Archive for March, 2009|Monthly archive page

A tip as you prepare your case

In How to Choose a Lawyer, Representing Yourself, Unbundled, a la carte legal services on March 2, 2009 at 10:45 pm

Whether you are representing yourself or not, there are some things you will want to make sure you do.  There are plenty of sites out there to walk you through self-representation.  I want to touch on a big picture item here that Abraham Lincoln, a great lawyer before he was a great president, said (paraphrasing): “Spend 20% of your time preparing your own case, and 80% of you time preparing your opponent’s case.”

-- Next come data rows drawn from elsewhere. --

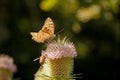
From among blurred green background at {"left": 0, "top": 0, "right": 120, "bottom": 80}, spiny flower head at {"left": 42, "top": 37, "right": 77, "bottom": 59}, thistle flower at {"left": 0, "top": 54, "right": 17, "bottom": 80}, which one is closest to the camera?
spiny flower head at {"left": 42, "top": 37, "right": 77, "bottom": 59}

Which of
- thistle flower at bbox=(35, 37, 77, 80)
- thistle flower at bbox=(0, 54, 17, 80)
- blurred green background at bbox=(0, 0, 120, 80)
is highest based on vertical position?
blurred green background at bbox=(0, 0, 120, 80)

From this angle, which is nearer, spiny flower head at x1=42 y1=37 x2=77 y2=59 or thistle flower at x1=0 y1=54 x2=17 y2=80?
spiny flower head at x1=42 y1=37 x2=77 y2=59

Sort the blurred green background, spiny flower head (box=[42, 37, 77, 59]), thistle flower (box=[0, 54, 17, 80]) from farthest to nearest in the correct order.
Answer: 1. the blurred green background
2. thistle flower (box=[0, 54, 17, 80])
3. spiny flower head (box=[42, 37, 77, 59])

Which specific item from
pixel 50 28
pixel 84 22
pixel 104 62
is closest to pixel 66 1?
pixel 84 22

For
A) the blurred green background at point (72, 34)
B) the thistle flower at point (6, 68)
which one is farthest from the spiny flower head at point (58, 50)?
the blurred green background at point (72, 34)

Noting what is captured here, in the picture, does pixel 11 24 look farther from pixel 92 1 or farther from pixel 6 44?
pixel 92 1

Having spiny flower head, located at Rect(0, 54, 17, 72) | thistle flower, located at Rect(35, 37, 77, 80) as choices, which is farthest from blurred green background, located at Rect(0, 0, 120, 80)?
thistle flower, located at Rect(35, 37, 77, 80)

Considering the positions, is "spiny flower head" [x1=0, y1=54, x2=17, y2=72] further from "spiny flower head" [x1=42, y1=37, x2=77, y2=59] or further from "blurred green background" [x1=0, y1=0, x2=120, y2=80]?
"blurred green background" [x1=0, y1=0, x2=120, y2=80]
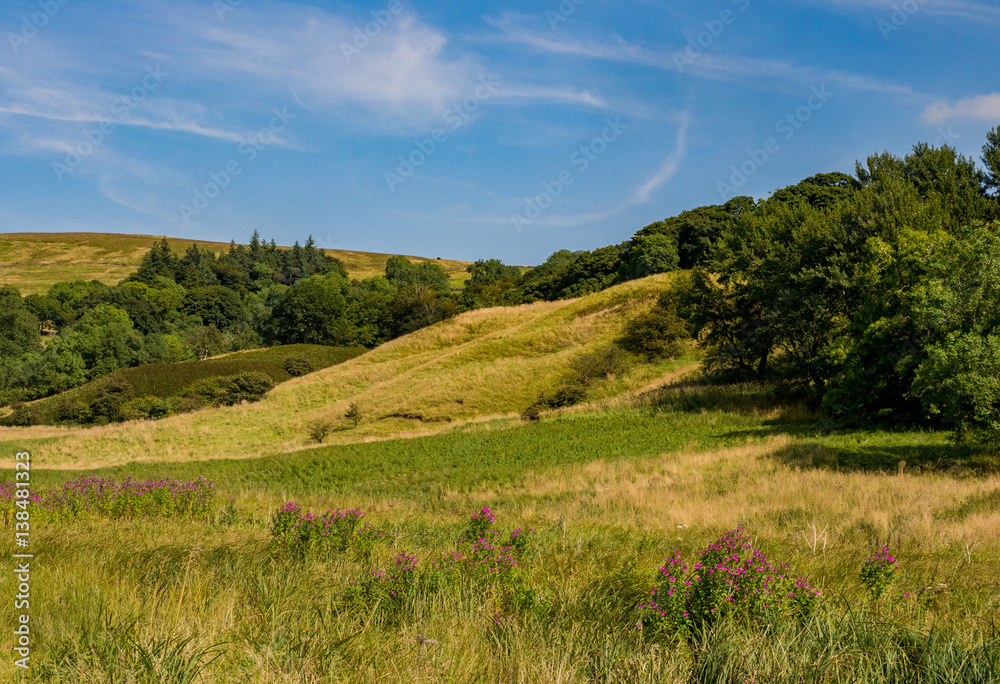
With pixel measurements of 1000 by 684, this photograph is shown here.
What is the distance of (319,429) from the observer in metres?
37.9

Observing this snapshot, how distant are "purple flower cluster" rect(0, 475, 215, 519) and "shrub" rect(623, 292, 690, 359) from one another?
38.2m

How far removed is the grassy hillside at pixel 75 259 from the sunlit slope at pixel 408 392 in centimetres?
10247

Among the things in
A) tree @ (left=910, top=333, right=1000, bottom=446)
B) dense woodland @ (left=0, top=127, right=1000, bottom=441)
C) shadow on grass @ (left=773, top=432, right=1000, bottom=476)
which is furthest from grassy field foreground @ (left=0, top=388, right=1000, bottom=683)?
dense woodland @ (left=0, top=127, right=1000, bottom=441)

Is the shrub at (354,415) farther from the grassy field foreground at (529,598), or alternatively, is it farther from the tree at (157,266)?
the tree at (157,266)

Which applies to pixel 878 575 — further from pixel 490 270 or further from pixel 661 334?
pixel 490 270

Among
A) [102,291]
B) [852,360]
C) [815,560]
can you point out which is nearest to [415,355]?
[852,360]

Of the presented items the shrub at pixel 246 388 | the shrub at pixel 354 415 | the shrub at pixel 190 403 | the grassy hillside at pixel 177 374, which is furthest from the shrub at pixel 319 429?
the grassy hillside at pixel 177 374

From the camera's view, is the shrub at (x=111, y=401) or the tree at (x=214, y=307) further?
the tree at (x=214, y=307)

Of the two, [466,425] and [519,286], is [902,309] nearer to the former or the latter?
[466,425]

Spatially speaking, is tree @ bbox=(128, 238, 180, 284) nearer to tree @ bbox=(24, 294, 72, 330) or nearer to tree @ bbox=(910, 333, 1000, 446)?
tree @ bbox=(24, 294, 72, 330)

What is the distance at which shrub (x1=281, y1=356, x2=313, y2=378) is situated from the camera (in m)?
70.3

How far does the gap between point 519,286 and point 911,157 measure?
63764mm

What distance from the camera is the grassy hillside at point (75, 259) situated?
461 ft

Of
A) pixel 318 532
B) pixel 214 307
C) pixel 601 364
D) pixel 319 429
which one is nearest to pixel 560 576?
pixel 318 532
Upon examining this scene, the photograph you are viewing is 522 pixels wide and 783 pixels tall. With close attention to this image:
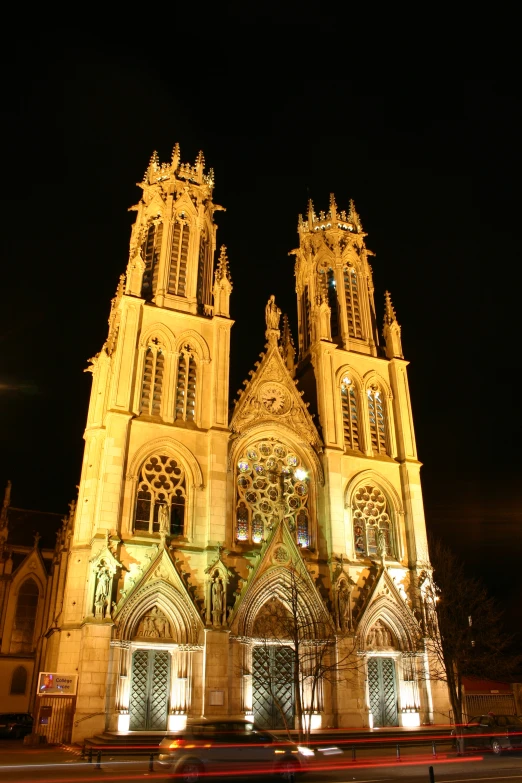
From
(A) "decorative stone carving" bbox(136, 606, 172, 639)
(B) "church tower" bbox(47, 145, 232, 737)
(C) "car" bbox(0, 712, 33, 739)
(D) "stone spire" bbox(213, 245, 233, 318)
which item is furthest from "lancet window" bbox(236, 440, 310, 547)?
(C) "car" bbox(0, 712, 33, 739)

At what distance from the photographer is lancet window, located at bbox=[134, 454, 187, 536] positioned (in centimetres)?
2908

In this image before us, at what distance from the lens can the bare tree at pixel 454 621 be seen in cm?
3031

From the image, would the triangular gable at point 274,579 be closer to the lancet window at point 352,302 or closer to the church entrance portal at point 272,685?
the church entrance portal at point 272,685

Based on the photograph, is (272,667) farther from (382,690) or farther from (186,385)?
(186,385)

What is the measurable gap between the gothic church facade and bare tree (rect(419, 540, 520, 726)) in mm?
576

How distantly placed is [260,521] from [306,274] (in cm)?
2007

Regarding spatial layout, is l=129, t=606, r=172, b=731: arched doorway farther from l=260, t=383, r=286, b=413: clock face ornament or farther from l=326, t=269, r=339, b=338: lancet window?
l=326, t=269, r=339, b=338: lancet window

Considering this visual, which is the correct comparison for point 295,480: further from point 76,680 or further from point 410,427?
point 76,680

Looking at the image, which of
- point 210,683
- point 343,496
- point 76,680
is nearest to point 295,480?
point 343,496

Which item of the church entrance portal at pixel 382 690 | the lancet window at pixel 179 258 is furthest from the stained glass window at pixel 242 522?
the lancet window at pixel 179 258

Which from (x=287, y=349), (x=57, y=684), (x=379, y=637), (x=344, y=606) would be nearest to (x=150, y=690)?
(x=57, y=684)

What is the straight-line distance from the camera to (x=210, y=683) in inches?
1035

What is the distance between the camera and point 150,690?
26.8 metres

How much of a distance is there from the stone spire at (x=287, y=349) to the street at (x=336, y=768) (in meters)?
22.9
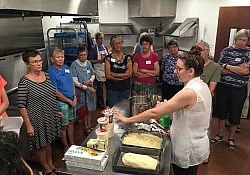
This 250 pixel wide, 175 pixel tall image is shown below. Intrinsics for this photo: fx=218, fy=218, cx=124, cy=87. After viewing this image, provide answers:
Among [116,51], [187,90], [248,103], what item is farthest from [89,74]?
[248,103]

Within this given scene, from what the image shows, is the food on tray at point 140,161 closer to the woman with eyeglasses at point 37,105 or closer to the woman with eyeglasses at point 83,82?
the woman with eyeglasses at point 37,105

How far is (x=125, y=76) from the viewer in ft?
8.68

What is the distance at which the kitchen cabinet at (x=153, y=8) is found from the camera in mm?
4742

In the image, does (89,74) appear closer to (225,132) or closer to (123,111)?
(123,111)

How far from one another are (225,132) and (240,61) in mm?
1117

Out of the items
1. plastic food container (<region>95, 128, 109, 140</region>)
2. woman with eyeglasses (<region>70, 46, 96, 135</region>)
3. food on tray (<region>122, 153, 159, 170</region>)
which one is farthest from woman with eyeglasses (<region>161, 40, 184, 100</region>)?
food on tray (<region>122, 153, 159, 170</region>)

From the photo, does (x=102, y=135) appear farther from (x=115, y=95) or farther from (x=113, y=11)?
(x=113, y=11)

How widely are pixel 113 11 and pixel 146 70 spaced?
108 inches

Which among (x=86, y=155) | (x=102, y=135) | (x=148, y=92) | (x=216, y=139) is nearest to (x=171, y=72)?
(x=148, y=92)

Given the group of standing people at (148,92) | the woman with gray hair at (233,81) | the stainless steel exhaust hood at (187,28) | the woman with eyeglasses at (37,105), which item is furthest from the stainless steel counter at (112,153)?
the stainless steel exhaust hood at (187,28)

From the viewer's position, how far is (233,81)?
2.40m

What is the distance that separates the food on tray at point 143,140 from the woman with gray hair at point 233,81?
1.45 m

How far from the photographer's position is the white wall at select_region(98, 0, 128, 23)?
187 inches

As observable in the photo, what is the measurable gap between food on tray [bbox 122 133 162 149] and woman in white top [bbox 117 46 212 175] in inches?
4.1
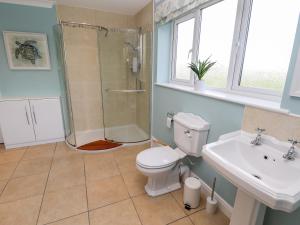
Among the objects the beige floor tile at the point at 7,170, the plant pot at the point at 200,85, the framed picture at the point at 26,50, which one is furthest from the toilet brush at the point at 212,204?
the framed picture at the point at 26,50

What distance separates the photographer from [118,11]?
9.51 feet

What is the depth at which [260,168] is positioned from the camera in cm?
108

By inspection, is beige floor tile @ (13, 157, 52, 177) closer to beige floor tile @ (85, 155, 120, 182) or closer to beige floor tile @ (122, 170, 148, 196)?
beige floor tile @ (85, 155, 120, 182)

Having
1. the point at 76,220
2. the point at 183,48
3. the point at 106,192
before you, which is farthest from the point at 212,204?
the point at 183,48

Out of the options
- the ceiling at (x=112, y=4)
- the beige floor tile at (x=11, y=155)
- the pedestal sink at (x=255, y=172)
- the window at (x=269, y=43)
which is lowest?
the beige floor tile at (x=11, y=155)

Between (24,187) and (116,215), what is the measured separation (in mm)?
1125

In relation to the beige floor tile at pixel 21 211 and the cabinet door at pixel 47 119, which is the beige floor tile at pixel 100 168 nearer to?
the beige floor tile at pixel 21 211

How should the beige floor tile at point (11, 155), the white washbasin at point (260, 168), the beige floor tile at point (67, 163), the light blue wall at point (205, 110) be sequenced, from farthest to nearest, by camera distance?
the beige floor tile at point (11, 155) → the beige floor tile at point (67, 163) → the light blue wall at point (205, 110) → the white washbasin at point (260, 168)

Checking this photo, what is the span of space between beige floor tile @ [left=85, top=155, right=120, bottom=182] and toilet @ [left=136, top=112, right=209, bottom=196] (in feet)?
1.83

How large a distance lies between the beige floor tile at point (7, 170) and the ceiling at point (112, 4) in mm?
2403

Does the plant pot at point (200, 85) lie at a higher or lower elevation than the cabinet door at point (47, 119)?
higher

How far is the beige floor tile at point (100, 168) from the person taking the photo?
206 cm

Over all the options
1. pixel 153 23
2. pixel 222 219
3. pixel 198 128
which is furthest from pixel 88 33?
pixel 222 219

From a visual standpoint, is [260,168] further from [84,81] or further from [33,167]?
[84,81]
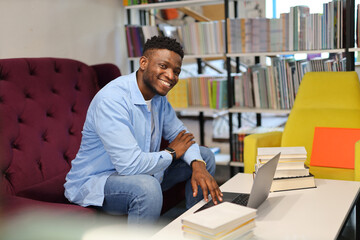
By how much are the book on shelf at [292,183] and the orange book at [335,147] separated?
0.57 meters

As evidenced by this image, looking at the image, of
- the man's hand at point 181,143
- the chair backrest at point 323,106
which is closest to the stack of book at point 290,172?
the man's hand at point 181,143

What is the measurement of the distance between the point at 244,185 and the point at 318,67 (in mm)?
1607

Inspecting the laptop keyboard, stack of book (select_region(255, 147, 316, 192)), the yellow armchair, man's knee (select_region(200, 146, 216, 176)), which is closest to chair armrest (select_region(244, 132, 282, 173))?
the yellow armchair

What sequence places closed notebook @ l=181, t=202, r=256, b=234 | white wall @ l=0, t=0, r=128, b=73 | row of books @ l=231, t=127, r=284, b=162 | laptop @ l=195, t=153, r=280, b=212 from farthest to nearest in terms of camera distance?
row of books @ l=231, t=127, r=284, b=162
white wall @ l=0, t=0, r=128, b=73
laptop @ l=195, t=153, r=280, b=212
closed notebook @ l=181, t=202, r=256, b=234

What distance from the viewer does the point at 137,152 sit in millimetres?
1882

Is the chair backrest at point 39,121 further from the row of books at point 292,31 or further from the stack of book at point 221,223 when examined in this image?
the row of books at point 292,31

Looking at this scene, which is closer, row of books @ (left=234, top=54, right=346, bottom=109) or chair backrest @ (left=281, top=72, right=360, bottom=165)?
chair backrest @ (left=281, top=72, right=360, bottom=165)

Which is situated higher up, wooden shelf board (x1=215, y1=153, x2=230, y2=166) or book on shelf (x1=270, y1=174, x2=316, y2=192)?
book on shelf (x1=270, y1=174, x2=316, y2=192)

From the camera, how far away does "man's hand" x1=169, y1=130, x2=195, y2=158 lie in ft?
6.93

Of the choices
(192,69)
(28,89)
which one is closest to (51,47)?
(28,89)

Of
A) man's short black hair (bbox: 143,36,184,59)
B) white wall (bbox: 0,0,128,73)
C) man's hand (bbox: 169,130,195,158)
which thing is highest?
white wall (bbox: 0,0,128,73)

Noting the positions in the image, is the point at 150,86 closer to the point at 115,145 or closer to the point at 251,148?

I find it helpful to clients when I explain this principle before I start testing the strength of their case, otherwise they sometimes wonder if I am on their side!  But by coming at a client’s case from the opponent’s position, we get the best understanding of the client’s case.

So, when you think you want to go to the court system to solve your problem, take a close look at how the other side will attack your case.  You may find that you had best not waste your time, energy, emotion and money, or you may find that your case was stronger than you thought.  Just be sure not to “drink the Kool-aid” (believe your own advertising).

Mistake of looking for the “bulldog” lawyer

In How to Choose a Lawyer on March 2, 2009 at 10:28 pm

I haven’t posted for too long, but certainly have intended to share the following link, which is also on my links page – http://www.utcourts.gov/resources/rules/ucja/ch14/03%20Civility/USB14-301.html, which is the Utah Standards of Professionalism and Civility.

As I continue to accumulate experience and seasoning as a lawyer, I especially find true and appreciate Standard 2, ”Lawyers shall advise their clients that civility, courtesy, and fair dealing are expected. They are tools for effective advocacy and not signs of weakness. Clients have no right to demand that lawyers abuse anyone or engage in any offensive or improper conduct.”

Of course, the standards should never have been necessary to lay out in such specific terms, as the ethics found in the Rules of Professional Responsibility generally cover the specifics found in the standards, but apparently we lawyers, as a profession, required these specific standards to be laid out for us.

My experience is that “bulldog” lawyers abuse all those around them and do not serve their clients in arriving at appropriate results in an appropriate manner.  Many of these “mad dog litigators” end up costing their clients much more money than is necessaray to arrive at a result that is usually predictable once the action has begun.  These types of lawyers generally tell their clients what the client wants to hear, not what the objective legal advisor sees as the merits and likely outcomes of the case really are.  I find that clients prefer to be told my real opinion of their case, not what they want to hear the outcome of the case to be.  Don’t get me wrong, this doesn’t mean I won’t poke and prod at a client’s case with the client to see if there is a way to help my client solve  their case satisfactorily, but I also won’t blow smoke and tell a client they have a great case when they don’t, for them to learn the truth after expending vast amounts of emotional energy, time and money on their case.

I also intend to incorporate into my practice, and to inform clients – especially limited-scope clients – of the entire set of standards.  I like how it ends with the final standard, “20.  Lawyers shall not authorize or encourage their clients or anyone under their direction or supervision to engage in conduct proscribed by these Standards.”  The law is and should be a noble profession, and good lawyers understand this and will protect and encourage others to respect the judicial process, which is necessarily cumbersome and thorough in order to preserve citizens’ rights.  It is important to understand that it takes a lot of work in order to properly prepare matters to be brought to court – whether that work is done by a party “pro se” or by a lawyer, and there are few shortcuts to judge-decided outcomes of cases.

I invite comments on the above, even if you disagree.  I think it is a healthy discussion to have.